Electrocatalysts and A Renewable Future
Electrochemistry plays a vital role in the quest for a renewable future, particularly through the development of electrocatalysts. These catalysts enable the storage of intermittent renewable sources of energy, such as solar and wind, and the conversion of chemical energy of fuels to electricity. Researchers like Wuttig work to optimize these energy conversion and storage processes central to an economy free of CO2 emissions.
Indeed, Wuttig is emphatic when discussing electrochemistry's role in a renewable future: “It’s such an amazing field and it has a large relevance in thinking about moving towards a society where we can decarbonize our chemical industry and energy sources. All those components require electricity to drive chemical reactions, which is electrochemistry.”
The Challenge of Defining Electrified Interfaces
One of the primary goals for Wuttig’s research is to find the molecular definition of complex electrified interfaces. Unlike other synthetic chemistries where researchers can imagine a molecule and then create it in the lab, the dynamic nature of the electrified interface poses unique difficulties. Each interface changes with the applied potential, thus making it challenging to envision and create specific structures. However, an initial study published in August by Wuttig’s lab lays the groundwork for a foundation for approaching this goal.
It's a goal that requires a highly interdisciplinary approach and expertise in materials, interfacial, and molecular science. As Wuttig explains, “…they may seem like disparate fields, but to me it's all the same, because at the core of that, we need to advance the fundamental science that underlies electrified interfaces regardless of your target chemistry.”
Educational Goals at UChicago
In addition to research goals, the NSF CAREER Award honors a recipient’s impact on the education and supports their goals to integrate their research aims with synergistic educational missions. Wuttig is quick to recognize how being an educator has influenced her work.
“I'm really fortunate to have had good training. I would love to continue that tradition as I progress in my career. The NSF CAREER is a wonderful venue to have an opportunity to continue that. That's my personal goal.”
Luckily, she finds her home at the University of Chicago to be a welcome place to achieve with students and faculty who share her mindset, and she will utilize this Award to further electrochemistry education at UChicago and beyond.
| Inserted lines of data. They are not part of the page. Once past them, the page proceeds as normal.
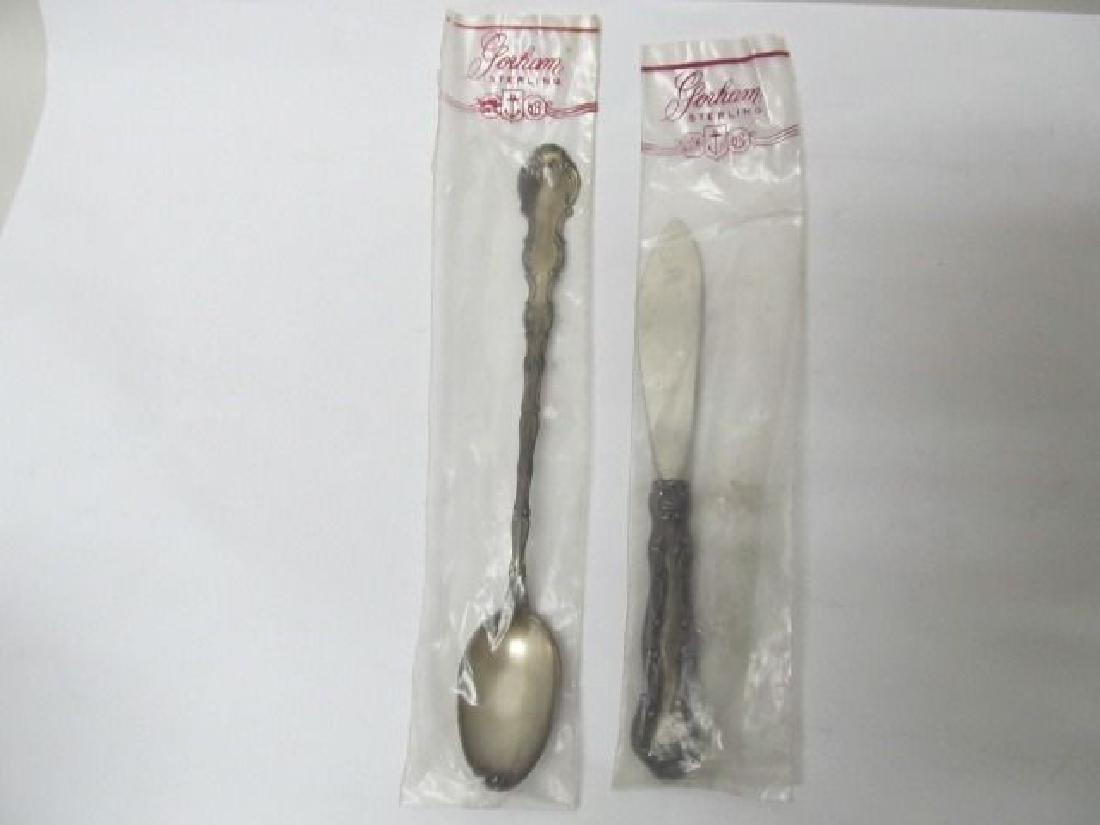 STRASBOURG GORHAM ICE TEA SPOON & BUTTER KNIFE STERLING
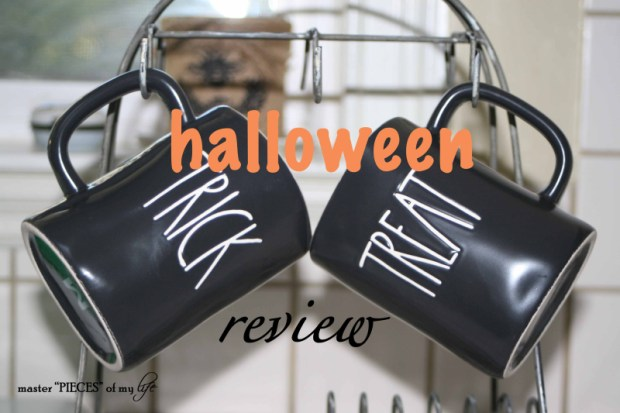 Hallowee review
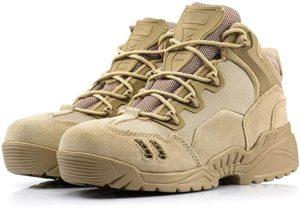 (B&G)米軍SWAT ミリタリー ブーツ メンズ ブラック サバイバルゲーム 防水 耐久性 サバゲー 靴 釣り 登山 アウトドア | シューズ&バッグ
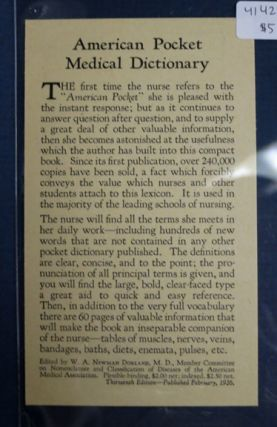 AMERICAN POCKET MEDICAL DICTIONARY. Nursing Textbook Advertisement Postcard, W. B. Saunders Company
“I value being in a chemistry department where we're obsessed about molecular level concepts, where it all comes from, what are the bonds, what are the interactions, what are the orbitals that are involved, what are the rates, what are the competing factors? It all comes from those sort of molecular-level concepts at the end of the day. I think that fundamentally, this is the heart and soul of what holds us together."